Lately, the President and Democrats have tried to paint Tea Partiers as "extreme" and "rigid" in their political thought. These types of words to describe one's political opponents in politics are nothing new: it's just that they used to come with nouns attached. In modern speech, we have tacitly begun dropping the noun and acting as if the adjective suffices.
For example, what used to be called tyranny is now today called a dictatorship (as if the unjustness of that regime stems from one man dominating all conversations). Also, the change in the meaning of the word culture is very instructive as well (culture used to mean a person with good taste. A person with tastes in things low, e.i., drugs, prostitution, etc., would obviously not be considered cultured. We are now taught to value all tastes equally with no ground to tell the high from the low. As is the common refrain today, "Who are we to put our values on anyone else?").
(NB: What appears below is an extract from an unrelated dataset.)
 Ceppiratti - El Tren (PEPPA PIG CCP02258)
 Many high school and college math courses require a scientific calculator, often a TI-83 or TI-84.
To say that someone holds an extreme or rigid position does not say anything about the position itself. Lincoln held rigidly to certain positions, e.g., the unjustness of slavery. The Founders could be described as both rigid and extreme in their views on what makes government legitimate. Adolph Hitler's political thought was both extreme and rigid. The same can be said of the politics of Saddam Hussein. Obviously this kind of language clouds and distorts more than it helps.
This drift in language certainly has damaging and degrading effects on our politics, especially on a people that ground their politics on the laws of Nature and Nature's God.